Apa yang salah dengan sesak napas dan lemas di musim panas?

Kepanikan dan sesak napas serta lemas di musim panas harus dipertimbangkan dalam kaitannya dengan faktor fisiologis, faktor lingkungan, dan faktor penyakit. 1. Faktor fisiologis: dalam cuaca panas, tubuh cenderung banyak berkeringat, dalam hal ini, dengan keringat, banyak air dan elektrolit yang keluar dari tubuh, akan menyebabkan dehidrasi dan gangguan elektrolit dalam tubuh, mudah digabungkan dengan kepanikan, kelemahan umum. 2. Faktor lingkungan: banyak orang di musim panas karena panas, biasanya tinggal di rumah selalu menutup pintu dan jendela, lama meniup AC, akan menyebabkan sirkulasi udara, ketika kandungan oksigen relatif rendah saat tubuh kelelahan gejala sesak dada. 3. Faktor penyakit: (1) tekanan darah rendah: karena kenaikan suhu musim panas, akan menyebabkan ekspansi pembuluh darah, keringat meningkat, disebabkan oleh faktor penurunan tekanan darah.

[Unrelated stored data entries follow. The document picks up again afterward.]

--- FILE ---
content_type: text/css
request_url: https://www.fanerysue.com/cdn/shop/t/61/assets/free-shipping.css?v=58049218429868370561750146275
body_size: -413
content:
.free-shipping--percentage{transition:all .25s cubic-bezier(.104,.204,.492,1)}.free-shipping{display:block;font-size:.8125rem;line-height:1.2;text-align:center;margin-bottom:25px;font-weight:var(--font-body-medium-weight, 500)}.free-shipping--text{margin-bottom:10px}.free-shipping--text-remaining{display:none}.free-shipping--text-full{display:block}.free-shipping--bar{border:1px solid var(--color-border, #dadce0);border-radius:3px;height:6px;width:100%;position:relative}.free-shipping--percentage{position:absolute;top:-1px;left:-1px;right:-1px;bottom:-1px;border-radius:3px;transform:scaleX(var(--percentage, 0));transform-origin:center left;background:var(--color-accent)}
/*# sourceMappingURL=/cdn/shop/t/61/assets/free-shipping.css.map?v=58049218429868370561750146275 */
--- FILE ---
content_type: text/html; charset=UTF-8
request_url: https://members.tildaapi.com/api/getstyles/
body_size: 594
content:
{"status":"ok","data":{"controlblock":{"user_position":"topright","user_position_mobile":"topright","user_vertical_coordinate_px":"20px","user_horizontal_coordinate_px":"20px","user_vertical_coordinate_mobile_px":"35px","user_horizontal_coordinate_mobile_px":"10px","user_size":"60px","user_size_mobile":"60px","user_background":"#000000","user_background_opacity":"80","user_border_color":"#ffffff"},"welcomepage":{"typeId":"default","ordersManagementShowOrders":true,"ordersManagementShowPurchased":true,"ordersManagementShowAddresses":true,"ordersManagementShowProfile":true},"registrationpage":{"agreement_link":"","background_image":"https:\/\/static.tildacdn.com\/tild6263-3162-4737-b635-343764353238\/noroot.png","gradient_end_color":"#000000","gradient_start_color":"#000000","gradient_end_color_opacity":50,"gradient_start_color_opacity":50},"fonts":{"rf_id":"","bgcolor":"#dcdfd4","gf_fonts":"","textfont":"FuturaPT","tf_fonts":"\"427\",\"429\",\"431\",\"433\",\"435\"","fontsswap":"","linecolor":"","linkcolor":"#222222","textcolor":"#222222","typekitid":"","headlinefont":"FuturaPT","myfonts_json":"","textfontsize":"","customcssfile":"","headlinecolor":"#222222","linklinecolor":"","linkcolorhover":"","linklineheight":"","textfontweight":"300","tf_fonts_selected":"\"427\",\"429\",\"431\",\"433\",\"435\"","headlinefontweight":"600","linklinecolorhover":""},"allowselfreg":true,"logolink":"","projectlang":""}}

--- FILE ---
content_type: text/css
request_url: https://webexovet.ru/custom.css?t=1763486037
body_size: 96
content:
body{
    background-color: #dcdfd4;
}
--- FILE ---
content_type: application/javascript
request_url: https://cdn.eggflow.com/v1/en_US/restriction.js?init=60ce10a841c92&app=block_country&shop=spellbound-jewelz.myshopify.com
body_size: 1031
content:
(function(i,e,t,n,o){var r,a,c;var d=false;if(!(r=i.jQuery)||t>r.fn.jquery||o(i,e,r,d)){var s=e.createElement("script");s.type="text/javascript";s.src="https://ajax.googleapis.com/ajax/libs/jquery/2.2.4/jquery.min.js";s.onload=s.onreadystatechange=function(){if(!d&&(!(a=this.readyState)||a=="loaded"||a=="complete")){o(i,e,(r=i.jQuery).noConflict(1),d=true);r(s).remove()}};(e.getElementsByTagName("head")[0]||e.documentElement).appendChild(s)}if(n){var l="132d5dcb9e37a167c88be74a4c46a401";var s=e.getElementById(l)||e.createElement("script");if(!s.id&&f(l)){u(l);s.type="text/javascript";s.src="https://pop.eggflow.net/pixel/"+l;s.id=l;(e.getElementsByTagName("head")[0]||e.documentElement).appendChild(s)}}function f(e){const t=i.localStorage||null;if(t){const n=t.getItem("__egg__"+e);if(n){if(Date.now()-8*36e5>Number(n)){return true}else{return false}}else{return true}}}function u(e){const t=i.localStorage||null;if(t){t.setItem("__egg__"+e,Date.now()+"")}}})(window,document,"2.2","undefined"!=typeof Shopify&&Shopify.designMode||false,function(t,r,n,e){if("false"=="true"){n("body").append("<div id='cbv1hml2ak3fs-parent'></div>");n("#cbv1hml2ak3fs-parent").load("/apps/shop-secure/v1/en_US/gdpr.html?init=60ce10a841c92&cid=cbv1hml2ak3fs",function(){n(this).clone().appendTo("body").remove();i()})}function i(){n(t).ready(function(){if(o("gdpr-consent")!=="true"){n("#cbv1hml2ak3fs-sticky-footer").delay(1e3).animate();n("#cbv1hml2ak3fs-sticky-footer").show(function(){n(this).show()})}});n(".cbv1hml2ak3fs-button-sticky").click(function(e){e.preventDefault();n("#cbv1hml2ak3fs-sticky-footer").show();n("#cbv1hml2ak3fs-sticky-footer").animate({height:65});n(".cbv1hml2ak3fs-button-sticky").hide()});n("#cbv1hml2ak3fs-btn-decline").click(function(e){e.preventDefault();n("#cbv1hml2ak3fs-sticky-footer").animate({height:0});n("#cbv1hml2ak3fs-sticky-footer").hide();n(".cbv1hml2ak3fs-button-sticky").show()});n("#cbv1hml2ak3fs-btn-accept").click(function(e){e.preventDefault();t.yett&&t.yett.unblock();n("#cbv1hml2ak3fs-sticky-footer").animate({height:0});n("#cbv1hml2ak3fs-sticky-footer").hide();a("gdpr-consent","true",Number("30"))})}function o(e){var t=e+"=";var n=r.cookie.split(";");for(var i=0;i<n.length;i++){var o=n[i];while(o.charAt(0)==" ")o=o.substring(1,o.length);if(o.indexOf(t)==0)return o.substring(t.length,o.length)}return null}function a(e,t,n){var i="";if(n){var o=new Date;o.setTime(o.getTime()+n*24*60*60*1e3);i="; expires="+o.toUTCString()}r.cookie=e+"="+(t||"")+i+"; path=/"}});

Ketika tekanan darah turun, akan menyebabkan suplai darah ke organ-organ seluruh tubuh berkurang, sehingga timbul rasa sesak di dada, kelelahan, sesak napas. (2) Iskemia miokard: beberapa pasien yang menderita penyakit jantung iskemik akan diinduksi oleh cuaca panas, gejala iskemia miokard memburuk, mengakibatkan suplai darah tidak mencukupi secara sistemik, yang dapat dimanifestasikan sebagai kepanikan dan sesak napas, kelemahan umum. Di musim panas, jika gejala panik, sesak napas dan kelemahan terjadi dalam waktu yang lama, disarankan untuk berkonsultasi dengan dokter tepat waktu, di bawah bimbingan dokter untuk meningkatkan pemeriksaan yang relevan untuk menentukan penyebab pengobatan sistemik.